Behaviour Strategy (Behavior Strategy) sigma of a gambler _i (a|μ _i ) Is the probability distribution of all legal actions in the face of a particular state. Sigma _i Is a set of player i behavior strategies. One policy group (Strategy Profile) σ = (σ) ₁ ,σ ₂ ,…,σ _n ) Is a combination of all player policies. Sigma _-i Is except sigma in the policy group _i Except for the combination of the remaining policies.

Virtual self-game:

the virtual Self-Play (FSP) is developed from the virtual Play (FP). FSP is a classic game theory model that promotes the level of strategy by playing with a virtual opponent. In repeated play, the optimal response to the virtual opponent's average strategy is taken. Over a sufficient number of iterations, the average strategy of the player can converge to nash equilibrium in a two-person zero-sum game.

The FSP belongs to generalized weakened virtual game, and training and promotion are carried out through sampling learning experience segments. The FP traverses all states every iteration, inevitably encountering a dimension disaster, and the generalized weakening of virtual alignment solves the problem well. FSP introduces machine learning in the framework of FP to approximately solve the optimal reaction and averaging strategy. FSP uses the average strategy of the mixed strategy sigma = (1-eta) pi + eta beta to resist adversaries to generate empirical data D which is stored in an optimal response memory bank M _B In (1). If the optimal response beta is selected according to the probability, the average strategy memory base M is synchronously updated _A . Then, the approximate optimal reaction and the average strategy are obtained by respectively adopting reinforcement learning and supervised learning. After sufficient iteration, the average strategy pi approaches nash equilibrium, and the specific algorithm is as follows:

virtual self-alignment in conjunction with neural networks:

virtual Self-Play (NFSP) in conjunction with Neural networks is based on the FSP framework and can be used to solve extended game strategies. NFSP combines the FSP framework with neural networks to obtain the ability to receive complex inputs and solve end-to-end for optimal responses and averaging strategies. NFSP mainly comprises two major modules, one of which is an optimal reaction module, and is currently realized by adopting DQN to carry out an algorithm. The other is an average strategy module which is realized by adopting a supervised learning algorithm at present.
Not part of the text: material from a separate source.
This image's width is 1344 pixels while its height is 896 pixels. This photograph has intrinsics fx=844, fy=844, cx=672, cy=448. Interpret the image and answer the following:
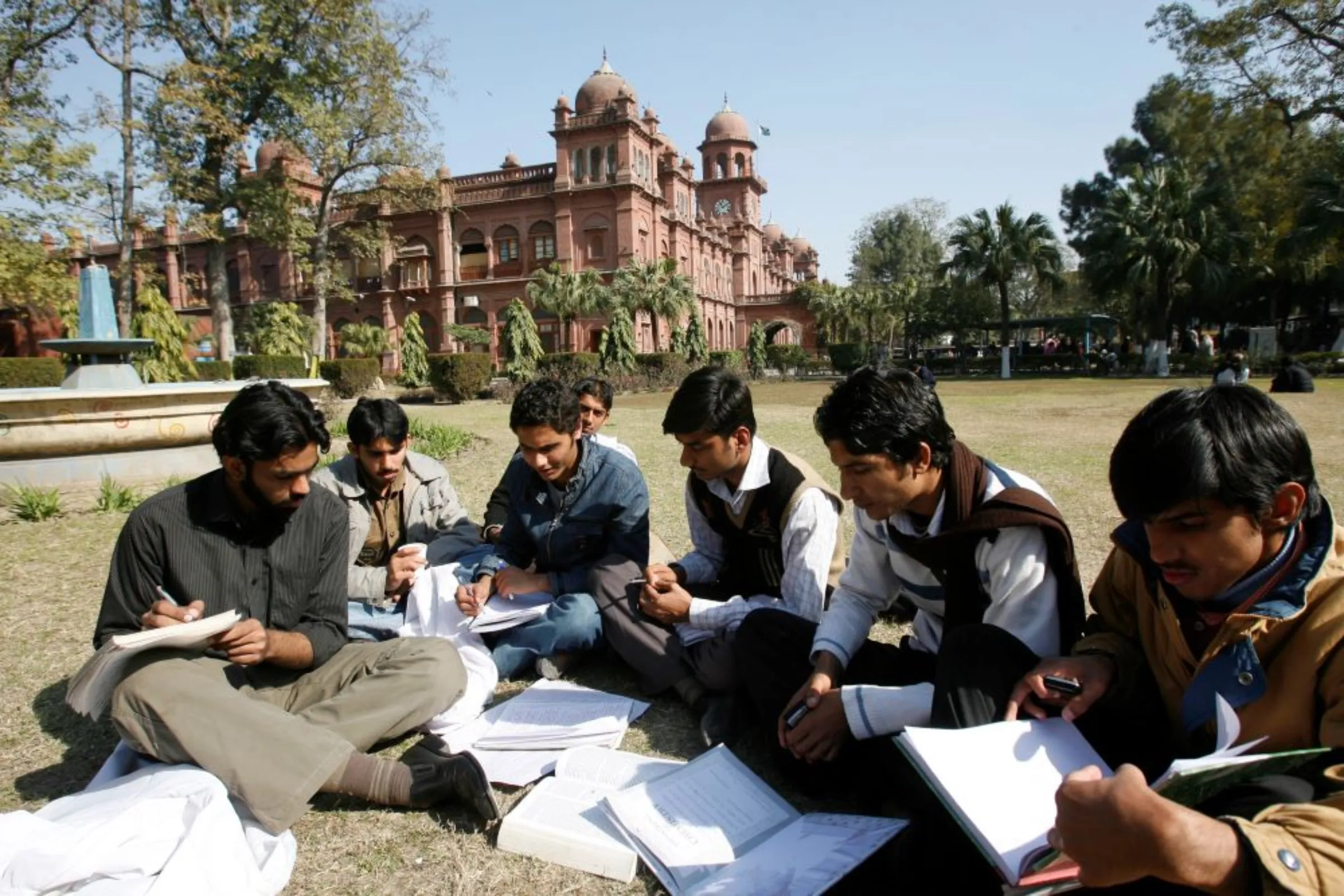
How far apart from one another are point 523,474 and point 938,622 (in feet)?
6.22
The NFSP solves the optimal reaction by means of the DQN, and compared with a CFR series algorithm traversal game tree for solving the optimal reaction, the strategy solving process is greatly simplified. Because the construction of the game tree depends on game prior knowledge, the CFR series algorithm is inevitably limited by the prior knowledge, while the NFSP algorithm can realize learning without the prior knowledge. In addition, the CFR algorithm is used for iteratively searching the game tree, is not suitable for solving a large-scale game strategy, and generally needs to abstract the game according to complicated field knowledge, so that the problem scale is reduced, and the generalization is insufficient. And the NFSP is more suitable for large-scale games because of combining with a neural network. The NFSP inherits the theoretical guarantee of virtual self-game, and can converge to approximate Nash equilibrium in the zero-sum game of two persons with incomplete information. Therefore, the NFSP mainly solves three problems of approximate Nash equilibrium which is independent of local search, does not have prior knowledge learning and converges to self-game, and is more suitable for solving a large-scale game strategy.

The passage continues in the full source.